■ **DOCUMENT TEXT**
┌────────

Hamlet is based on the Danish myth of Amleth set down by the Danish historian Saxo Grammaticus Historiae Danicae and the Ur-Hamlet mentioned above.  Though a case from Shakespeare's child hood may have influenced Ophelia's death.  In 1579, a women named Katherine Hamlett drowned in the Avon river under mysterious circumstances in a nearly town and though though a suicide, it was later ruled accidental.  The show has been popular ever since its premiere and was the subject of a strange pirated quarto the year in 1603 which featured an interesting take on "To be or not to be".  The play is Shakespeare's most famous play and along with To be, contains several of his better known phrases such as "To thine ownself be true", "Hoisted on his own petard", and "Something is rotten in the state of Denmark".  The play is also notable since it contains one two parts that Shakespeare was said to have portrayed in his own shows.  A reference by the first Shakespeare biographer, Nicholas Rowe, stated that Shakespeare played the Ghost of Hamlet's father.  An interesting turn if it was his son Hamnet that was influencing the character of Hamlet.  The role is the larges of all of Shakespeare' characters and is a major challenge to both male and female actors.  Sarah Bernhardt, perhaps the most famous actress of the 19th century, started the trend of prominent female actors portraying the melancholy dane.  Major actors from Laurence Olivier to Kenneth Branagh have portrayed him on screen almost since the medium was first invented and today the play remains one of Shakespeare's most popular and most studied.

└────────

■ **DATA BELOW**

┌────────

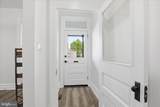 530 Park Avenue - Photo 5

└────────

■ **PROBLEM TO WORK ON**
According to the Hamlet text, which role did Nicholas Rowe say Shakespeare played?

■ **FINISHED EXERCISE**
The Ghost of Hamlet's father.